What’s your config.yaml?

autocert: false
dns_lookup_family: V4_ONLY
address: :80
grpc_address: :80
authenticate_service_url: https://authenticate.domain.com
authorize_service_url: http://pomerium-authorize.auth.svc.cluster.local
databroker_service_url: http://pomerium-databroker.auth.svc.cluster.local
idp_provider: oidc
idp_scopes: openid, profile, email
idp_provider_url: https://gitlab.domain.com
insecure_server: true
grpc_insecure: true
administrators: "sarah@domain.com"

pomerium_debug: true
idp_client_id: <redacted>
idp_client_secret: <redacted>
idp_service_account: <redacted>
routes:
  - from: https://kibana.domain.com
    policy:
    - allow:
        or:
        - domain:
            is: domain.com
    timeout: 30s
    to: http://kibana-kibana.kube-logging:5601
  - from: https://prometheus.domain.com
    policy:
    - allow:
        or:
        - domain:
            is: domain.com
    timeout: 30s
    to: http://wx-kube-prometheus-stack-prometheus.monitoring:9090
  - from: https://alertmanager.domain.com
    policy:
    - allow:
        or:
        - domain:
            is: domain.com
    timeout: 30s
    to: http://wx-kube-prometheus-stack-alertmanager.monitoring:9093
  - from: https://grafana.domain.com
    pass_identity_headers: true
    policy:
    - allow:
        or:
        - domain:
            is: domain.com
    timeout: 30s
    to: http://wx-grafana.monitoring
  - from: https://authenticate.domain.com
    to: http://pomerium-authenticate.auth.svc.cluster.local
    allow_public_unauthenticated_access: true

What did you see in the logs?

# Databroker continously repeats this
3:06AM WRN failed to refresh directory users and groups error="unknown directory provider oidc" service=identity_manager
3:06AM INF put id=identity_manager_last_user_group_refresh_errors type=type.googleapis.com/pomerium.events.LastError

# Authorize has this
{"level":"warn","time":"2022-08-17T03:03:34Z","msg":"stapling OCSP","service":"autocert","error":"no OCSP stapling for [domain.com authorize.domain.com pomerium-authorize.auth.svc.cluster.local]: no OCSP server specified in certificate"}

# Authenticate has same to authorize
{"level":"warn","time":"2022-08-17T02:43:35Z","msg":"stapling OCSP","service":"autocert","error":"no OCSP stapling for [domain.com authenticate.domain.com pomerium-authenticate.auth.svc.cluster.local]: no OCSP server specified in certificate"}
# and also the 404 error on sign_in
2:21AM INF http-request authority=authenticate.domain.com duration=2.086012 forwarded-for=192.168.29.64,127.0.0.6 method=GET path=/.pomerium/sign_in referer= request-id=9ad1527b-7af6-4aed-a65d-1e3ab886be90 response-code=404 response-code-details=via_upstream service=envoy size=19 upstream-cluster=pomerium-control-plane-http user-agent="Mozilla/5.0 (X11; Linux x86_64) AppleWebKit/537.36 (KHTML, like Gecko) Chrome/102.0.0.0 Safari/537.36"

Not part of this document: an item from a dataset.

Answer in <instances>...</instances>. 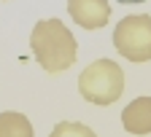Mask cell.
Instances as JSON below:
<instances>
[{"mask_svg":"<svg viewBox=\"0 0 151 137\" xmlns=\"http://www.w3.org/2000/svg\"><path fill=\"white\" fill-rule=\"evenodd\" d=\"M68 11L73 22L84 30H100L111 19L108 0H68Z\"/></svg>","mask_w":151,"mask_h":137,"instance_id":"277c9868","label":"cell"},{"mask_svg":"<svg viewBox=\"0 0 151 137\" xmlns=\"http://www.w3.org/2000/svg\"><path fill=\"white\" fill-rule=\"evenodd\" d=\"M0 137H32V124L27 116L6 110L0 113Z\"/></svg>","mask_w":151,"mask_h":137,"instance_id":"8992f818","label":"cell"},{"mask_svg":"<svg viewBox=\"0 0 151 137\" xmlns=\"http://www.w3.org/2000/svg\"><path fill=\"white\" fill-rule=\"evenodd\" d=\"M78 91L92 105H111L124 91V73L113 59H94L78 75Z\"/></svg>","mask_w":151,"mask_h":137,"instance_id":"7a4b0ae2","label":"cell"},{"mask_svg":"<svg viewBox=\"0 0 151 137\" xmlns=\"http://www.w3.org/2000/svg\"><path fill=\"white\" fill-rule=\"evenodd\" d=\"M30 49H32V56L38 59V65L46 73L68 70L76 62V54H78L73 32L60 19H41V22L32 27Z\"/></svg>","mask_w":151,"mask_h":137,"instance_id":"6da1fadb","label":"cell"},{"mask_svg":"<svg viewBox=\"0 0 151 137\" xmlns=\"http://www.w3.org/2000/svg\"><path fill=\"white\" fill-rule=\"evenodd\" d=\"M119 3H124V6H129V3H146V0H119Z\"/></svg>","mask_w":151,"mask_h":137,"instance_id":"ba28073f","label":"cell"},{"mask_svg":"<svg viewBox=\"0 0 151 137\" xmlns=\"http://www.w3.org/2000/svg\"><path fill=\"white\" fill-rule=\"evenodd\" d=\"M49 137H97L86 124H78V121H60Z\"/></svg>","mask_w":151,"mask_h":137,"instance_id":"52a82bcc","label":"cell"},{"mask_svg":"<svg viewBox=\"0 0 151 137\" xmlns=\"http://www.w3.org/2000/svg\"><path fill=\"white\" fill-rule=\"evenodd\" d=\"M122 124L129 134H151V97H138L122 110Z\"/></svg>","mask_w":151,"mask_h":137,"instance_id":"5b68a950","label":"cell"},{"mask_svg":"<svg viewBox=\"0 0 151 137\" xmlns=\"http://www.w3.org/2000/svg\"><path fill=\"white\" fill-rule=\"evenodd\" d=\"M113 49L129 62H148L151 59V16L148 14L124 16L113 27Z\"/></svg>","mask_w":151,"mask_h":137,"instance_id":"3957f363","label":"cell"}]
</instances>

# Proxy shows this on request
3:13AM INF http-request authority=grafana.domain.com duration=49.552422 forwarded-for=192.168.29.23,127.0.0.6 method=GET path=/ referer= request-id=6d16b8bd-80ae-49f0-b2a3-b5d808cbfbf0 response-code=302 response-code-details=ext_authz_denied service=envoy size=1276 upstream-cluster= user-agent="Mozilla/5.0 (X11; Linux x86_64) AppleWebKit/537.36 (KHTML, like Gecko) Chrome/102.0.0.0 Safari/537.36"

I know the ‘no OCSP server’ errors were not in the logs in the previous working versions as I checked when I rolled back.

Additional context

We use istio in our k8s clusters which is why I set insecure to true but don’t see how that can be the issue as it works fine with earlier versions.

Update

Seems to be something to do with user authentication as when I remove the policy and add allow_public_unauthenticated_access: true to the routes it works fine.

Would anybody be able to help me figure out where the issue is?

I know the settings for GitLab must be correct as it works in a previous version of pomerium but maybe some other config has changed?